• **Texto extraído**:
===

Uma delas é da artista plástica Isabela Prado, que desenvolveu o projeto “Entre Rios e Ruas”, espalhando placas que mostram por onde passam ou passavam essas águas. No total, serão aproximadamente 230 placas e, nestas quinta (19) e sexta-feira (20), serão instaladas as últimas 33 placas faltantes, que sinalizam o Córrego Mendonça, afluente do Córrego Acaba-Mundo. As intervenções começaram no mesmo período em que fortes chuvas atingiram Belo Horizonte, causando destruição e mortes, mas acabou sendo paralisadas em março, devido a pandemia da Covid-19.
Segundo Isabela, o percurso a ser sinalizado se inicia na rua Levindo Lopes com avenida do Contorno, e segue pelas ruas Antônio de Albuquerque, Alagoas, Santa Rita Durão, e Pernambuco, até chegar na avenida Afonso Pena, próximo ao Palácio das Artes. Para ela, as placas têm o objetivo simples: o de mostrar aos mais atentos um pouco da história da hidrografia da cidade, localizando o curso dos rios.
"É um trabalho que acabou coincidindo com esse momento de chuvas e quando esse assunto foi muito discutido, mas ele faz parte de um projeto muito mais amplo, que já venho trabalhando há dez anos. As placas mesmos foi pensando em 2017, mas teve todo o trâmite de captação e aprovação", explica a artista plástica, que pretende estender o projeto por vários pontos da cidade.
"Quero dar continuidade a esse projeto. Em um primeiro momento foquei na região da contorno, porque foi onde começou a cidade, foi uma questão de orçamento também. Mas acho muito importante ter também em pontos invisíveis da avenida Silviano Brandão, na Prudente de Moraes, na Pedro II. Na região leste também temos outras bacias canalizadas importantes", pontua.
O projeto foi aprovado por uma Lei Municipal de Incentivo à Cultura. As placas de sinalização dos córregos serão instaladas permanentemente nas mesmas balizas que carregam a sinalização de ruas e avenidas, tendo as mesmas especificações das placas de rua já existentes.
"Acho que esse trabalho é uma forma levantar a questão importante de se discutir a urbanização das cidades, pensar no convívio urbano com a natureza. Importante ter uma noção espacial e saber que onde pisamos pode ter um córrego embaixo. É uma forma de nos conhecermos a nossa cidade também", completa Isabela.
Futuro caótico
Enquanto as chuvas de verão repetem todo ano o cenário de alagamentos, de riscos geológicos e de vários transtornos, depois de quatro anos para ser aprovado, o Plano Diretor, em vigor em fevereiro deste ano, é a aposta da prefeitura da capital para reestruturar a cidade e evitar um novo caos em meio às mudanças climáticas.

===

• **Dados fornecidos**:

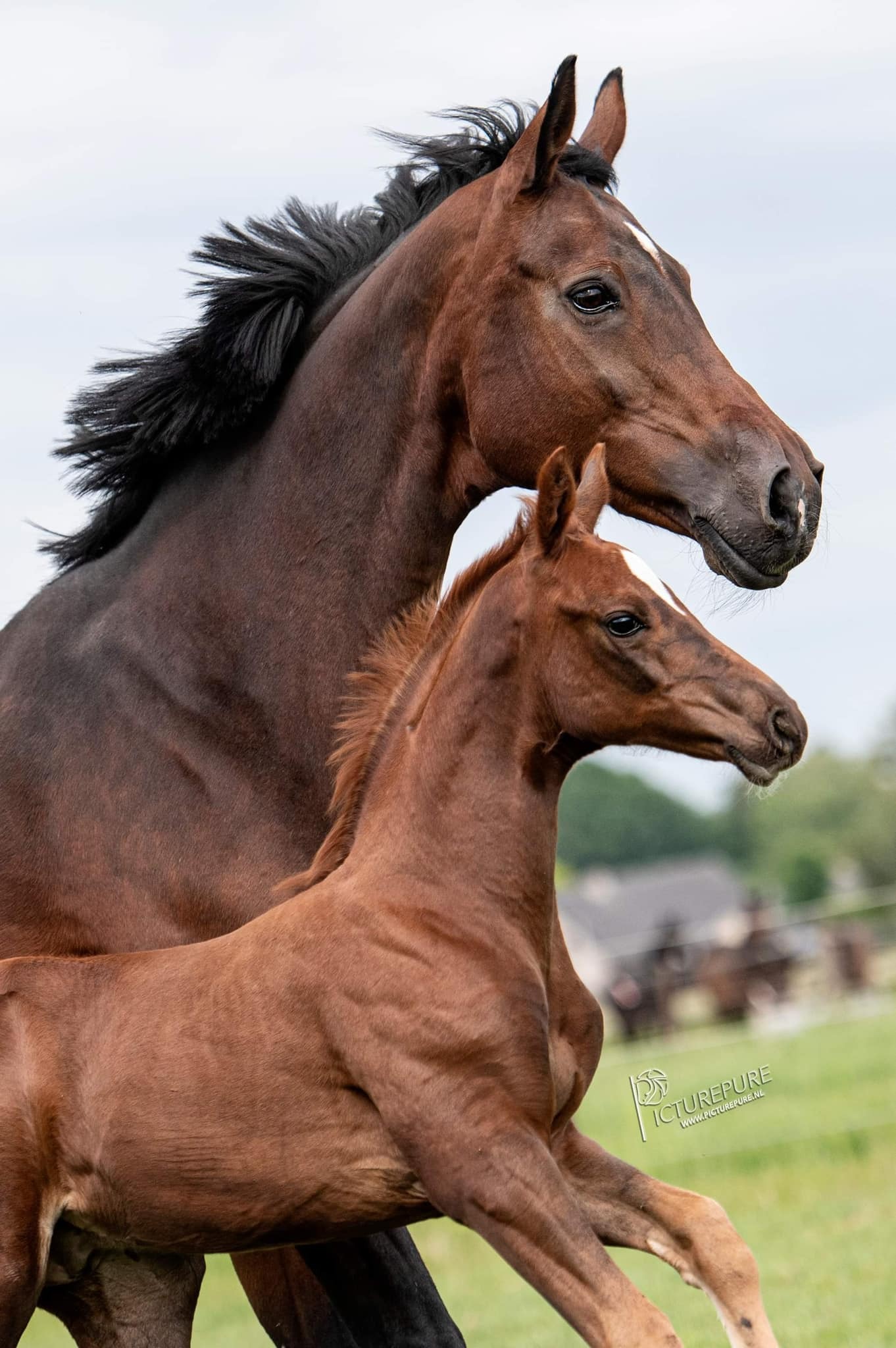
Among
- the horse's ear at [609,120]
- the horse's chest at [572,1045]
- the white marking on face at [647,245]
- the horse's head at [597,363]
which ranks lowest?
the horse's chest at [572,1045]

===

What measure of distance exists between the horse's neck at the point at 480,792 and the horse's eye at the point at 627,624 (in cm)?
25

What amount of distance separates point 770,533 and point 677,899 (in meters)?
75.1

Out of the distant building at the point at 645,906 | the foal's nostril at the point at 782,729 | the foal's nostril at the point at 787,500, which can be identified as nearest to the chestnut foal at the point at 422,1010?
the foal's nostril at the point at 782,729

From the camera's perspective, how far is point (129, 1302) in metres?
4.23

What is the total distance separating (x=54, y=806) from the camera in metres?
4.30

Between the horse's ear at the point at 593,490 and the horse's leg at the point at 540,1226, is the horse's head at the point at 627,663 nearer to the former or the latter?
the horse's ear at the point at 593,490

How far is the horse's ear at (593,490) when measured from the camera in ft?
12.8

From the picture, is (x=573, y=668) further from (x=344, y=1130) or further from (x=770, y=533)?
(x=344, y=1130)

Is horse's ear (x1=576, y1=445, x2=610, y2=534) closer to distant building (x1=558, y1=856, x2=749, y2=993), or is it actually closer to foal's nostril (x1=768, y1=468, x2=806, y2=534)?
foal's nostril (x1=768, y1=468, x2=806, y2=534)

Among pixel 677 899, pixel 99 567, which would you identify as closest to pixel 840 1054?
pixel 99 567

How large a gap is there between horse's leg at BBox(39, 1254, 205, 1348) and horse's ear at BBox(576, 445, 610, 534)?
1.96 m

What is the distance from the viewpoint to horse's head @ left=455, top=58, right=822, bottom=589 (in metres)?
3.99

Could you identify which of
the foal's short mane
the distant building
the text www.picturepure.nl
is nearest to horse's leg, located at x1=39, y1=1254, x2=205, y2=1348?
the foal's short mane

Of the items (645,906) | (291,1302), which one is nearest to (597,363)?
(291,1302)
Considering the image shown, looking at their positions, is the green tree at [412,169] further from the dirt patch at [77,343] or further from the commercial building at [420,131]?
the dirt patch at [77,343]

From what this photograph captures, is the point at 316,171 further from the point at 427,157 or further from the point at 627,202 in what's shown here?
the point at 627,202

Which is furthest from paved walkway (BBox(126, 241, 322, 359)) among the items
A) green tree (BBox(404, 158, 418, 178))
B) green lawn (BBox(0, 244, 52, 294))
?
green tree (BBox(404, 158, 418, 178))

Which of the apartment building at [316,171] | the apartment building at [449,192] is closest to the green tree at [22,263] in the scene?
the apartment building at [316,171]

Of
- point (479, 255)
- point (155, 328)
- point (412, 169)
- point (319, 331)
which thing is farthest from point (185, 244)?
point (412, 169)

===

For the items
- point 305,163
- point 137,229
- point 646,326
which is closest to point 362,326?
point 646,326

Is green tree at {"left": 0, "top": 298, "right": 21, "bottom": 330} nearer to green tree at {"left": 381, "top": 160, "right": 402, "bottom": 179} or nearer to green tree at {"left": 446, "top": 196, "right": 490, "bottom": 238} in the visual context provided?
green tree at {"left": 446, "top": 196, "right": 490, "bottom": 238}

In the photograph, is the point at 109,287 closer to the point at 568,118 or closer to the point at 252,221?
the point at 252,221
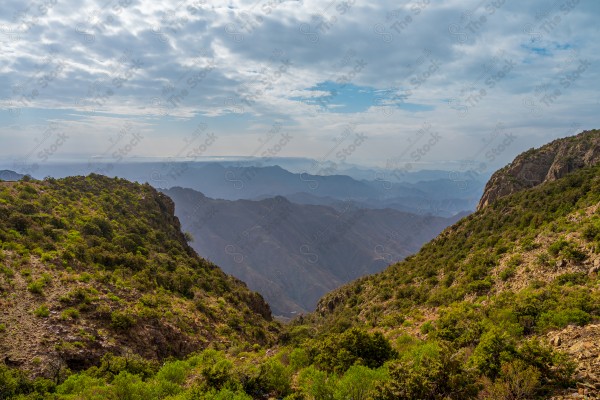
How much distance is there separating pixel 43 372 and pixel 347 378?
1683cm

===

• **A tarefa**: Dê continuidade ao texto sobre as placas que sinalizam os córregos de Belo Horizonte, começando logo após a última frase apresentada.

• **Resultado da tarefa**:
Muito além da polêmica da outorga onerosa, que colocou setores da indústria e o segmento imobiliário contra a aprovação do projeto, o texto prevê novas diretrizes sobre mobilidade, habitação e planejamento urbano. O objetivo, segundo o Executivo, é tornar a capital menos desigual e mais sustentável. No âmbito ambiental, a proposta prevê a criação de conexões ambientais de fundo de vale para cursos ainda em leito natural e aumenta a permeabilidade do solo, além de vetar o tamponamento e a canalização.
Apesar dos esforços, o estudo Análise de Vulnerabilidade às Mudanças Climáticas do Município de Belo Horizonte, de 2016, prevê a intensificação de eventos como inundações, ondas de calor, deslizamentos e dengue. O relatório indica que 42% dos bairros da capital já se encontram em situação de alta vulnerabilidade e prevê que, se medidas não forem tomadas, essa taxa pode chegar a 68% até 2030.
Na avaliação de especialistas, se colocadas em prática as diretrizes podem sim evitar muitos danos e ter bons efeitos, uma vez que o plano traça metas a serem feitas a curto, médio e longo prazo. "No passado, as pessoas escolheram priorizar um projeto pensando que progresso e desenvolvimento estaria ligado a carro. Então, houve um deslumbre com essa possibilidade, deixando de lado e não dando a devida importância a preservação das áreas verdes e ao meio ambiente. Hoje, pagamos caro por essas escolhas, que por muito tempo como não os viam, ficaram invisíveis", acredita a artista plástica, Isabela Prado.